Neuraxial compared with parenteral opioids have been found to consistently decrease pain and opioid requirement after cesarean delivery.2 With the increase in analgesic duration demonstrated with HD morphine, we expected differences in pain scores and morphine consumption between groups. However, we found no differences in pain scores at 12 and 24 hours or morphine consumption at 24 hours between the HD and LD intrathecal morphine groups. Based on a longer duration of action with HDs of intrathecal morphine, we would expect greater differences in analgesic effects over the 24- to 48-hour period after surgery. Pain scores and morphine usage were, however, only consistently recorded until 24 hours within the included studies, and therefore, greater breakthrough pain and analgesia doses beyond this period of time may have been missed through the design of studies.

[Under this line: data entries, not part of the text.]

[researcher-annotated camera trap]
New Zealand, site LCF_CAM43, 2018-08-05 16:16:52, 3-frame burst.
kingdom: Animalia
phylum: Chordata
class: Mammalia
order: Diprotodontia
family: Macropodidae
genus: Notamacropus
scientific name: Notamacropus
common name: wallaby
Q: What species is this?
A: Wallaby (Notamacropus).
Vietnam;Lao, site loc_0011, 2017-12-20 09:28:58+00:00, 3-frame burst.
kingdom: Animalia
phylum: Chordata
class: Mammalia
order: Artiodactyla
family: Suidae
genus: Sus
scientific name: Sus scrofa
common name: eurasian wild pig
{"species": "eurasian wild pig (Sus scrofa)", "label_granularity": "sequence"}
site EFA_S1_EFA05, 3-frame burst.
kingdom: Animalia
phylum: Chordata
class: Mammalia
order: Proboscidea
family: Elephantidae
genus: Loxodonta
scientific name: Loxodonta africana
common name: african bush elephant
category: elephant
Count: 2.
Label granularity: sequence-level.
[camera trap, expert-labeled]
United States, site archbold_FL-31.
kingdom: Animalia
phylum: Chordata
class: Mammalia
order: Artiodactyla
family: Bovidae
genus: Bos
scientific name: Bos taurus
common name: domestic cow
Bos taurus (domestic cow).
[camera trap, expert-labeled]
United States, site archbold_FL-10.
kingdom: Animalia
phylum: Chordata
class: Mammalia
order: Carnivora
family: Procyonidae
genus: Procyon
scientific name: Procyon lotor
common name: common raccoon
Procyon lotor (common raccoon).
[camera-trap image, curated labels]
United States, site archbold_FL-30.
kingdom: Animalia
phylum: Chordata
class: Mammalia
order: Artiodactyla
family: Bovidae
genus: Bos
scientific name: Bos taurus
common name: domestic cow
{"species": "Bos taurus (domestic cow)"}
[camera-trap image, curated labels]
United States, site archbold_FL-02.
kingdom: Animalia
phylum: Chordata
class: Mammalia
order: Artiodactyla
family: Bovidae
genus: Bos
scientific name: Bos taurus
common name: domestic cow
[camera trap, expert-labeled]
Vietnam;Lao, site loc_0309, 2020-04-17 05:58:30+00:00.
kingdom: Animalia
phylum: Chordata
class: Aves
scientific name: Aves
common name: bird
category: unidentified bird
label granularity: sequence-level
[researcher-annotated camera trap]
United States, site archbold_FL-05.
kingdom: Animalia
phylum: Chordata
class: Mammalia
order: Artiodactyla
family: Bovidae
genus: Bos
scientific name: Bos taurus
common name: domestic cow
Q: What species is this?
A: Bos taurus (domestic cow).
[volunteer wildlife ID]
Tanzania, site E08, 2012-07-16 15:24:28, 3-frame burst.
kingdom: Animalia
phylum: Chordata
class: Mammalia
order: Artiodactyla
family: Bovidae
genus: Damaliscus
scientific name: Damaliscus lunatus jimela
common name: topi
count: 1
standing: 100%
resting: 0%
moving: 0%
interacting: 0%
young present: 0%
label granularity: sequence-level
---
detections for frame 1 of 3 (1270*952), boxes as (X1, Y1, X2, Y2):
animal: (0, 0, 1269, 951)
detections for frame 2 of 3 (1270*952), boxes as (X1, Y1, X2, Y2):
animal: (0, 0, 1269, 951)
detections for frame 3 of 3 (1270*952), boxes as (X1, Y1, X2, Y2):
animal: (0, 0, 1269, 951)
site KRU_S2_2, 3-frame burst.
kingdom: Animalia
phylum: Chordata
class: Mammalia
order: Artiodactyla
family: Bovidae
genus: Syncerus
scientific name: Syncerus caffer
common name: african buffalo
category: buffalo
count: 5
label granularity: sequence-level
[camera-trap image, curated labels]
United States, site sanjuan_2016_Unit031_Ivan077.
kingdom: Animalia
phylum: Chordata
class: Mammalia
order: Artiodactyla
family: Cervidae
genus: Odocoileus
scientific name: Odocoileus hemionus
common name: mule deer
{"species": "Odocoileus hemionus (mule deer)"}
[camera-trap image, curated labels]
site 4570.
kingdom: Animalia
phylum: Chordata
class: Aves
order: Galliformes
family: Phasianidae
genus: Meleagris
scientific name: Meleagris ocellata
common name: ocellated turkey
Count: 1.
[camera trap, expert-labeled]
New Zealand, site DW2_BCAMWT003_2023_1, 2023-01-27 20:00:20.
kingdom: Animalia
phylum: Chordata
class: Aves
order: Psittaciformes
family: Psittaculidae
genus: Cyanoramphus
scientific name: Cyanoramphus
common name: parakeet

The results of studies exploring intrathecal morphine doses and pain or analgesic use after cesarean delivery are inconsistent.3,9,10,42,45 For assessment of analgesic efficacy, the isolated statistical analysis of pain score or morphine consumption as surrogate markers for pain not only loses statistical efficiency but may also incur increased false-positive findings because of multiple testing.47 It is possible that some women used an increased amount of opioids to reduce pain to acceptable levels, and others may have tolerated higher pain scores to avoid opioids and their related side effects. Tools are available to measure this interaction47; however, integrated outcomes evaluating this were not possible in this study because we did not have access to individual patient data. Other possible explanations for the disparity demonstrated among studies include regional differences in pain scales and opioid use, small sample size,6 postpartum maternal avoidance of opioids despite presence of pain to minimize breastfeeding-related neonatal drug exposure,48 and the standard 24-hour study assessment methodology used in many studies is likely to miss the peak in postoperative pain that occurs 36 to 48 hours after neuraxial morphine administration for cesarean delivery.49
Although the association between the use of neuraxial morphine and increased maternal side effects (pruritus, nausea, and vomiting) is well described,4,8 the dose-response relationship is less consistently shown in studies. This meta-analysis demonstrates significant differences in pruritus between the HD and LD intrathecal morphine groups. Significant differences were also demonstrated after sensitivity analyses for both studies with and without adequate concealment of allocation group for the outcomes of duration of analgesia and pruritus. Our results are consistent with the findings from Dahl et al.2 and Palmer et al.,3 who describe increased pruritus with higher intrathecal morphine doses. Palmer et al. found no differences in nausea or vomiting with increasing dose of intrathecal morphine (25–500 μg).3 In contrast, our meta-analysis did find an increase in nausea or vomiting. Increased nausea or vomiting is consistent with previously reported increased antiemetic use (52% vs 24%) with 200 μg compared with 100 μg intrathecal morphine for cesarean delivery.6 This meta-analysis confirms that larger intrathecal morphine doses are associated with increased maternal opioid-related pruritus and nausea or vomiting, which should be considered when selecting the optimal dose of intrathecal morphine. The “better studies” did not show the statistical difference, probably because there were too few studies, but the possibility of bias in the “poorer studies” cannot be excluded. Sensitivity analysis for the outcome of nausea and vomiting did not demonstrate statistical significance in the studies with adequate concealment, which may have been attributable to the presence of too few studies for this analysis. Furthermore, the possibility of bias in the studies without concealment cannot be excluded.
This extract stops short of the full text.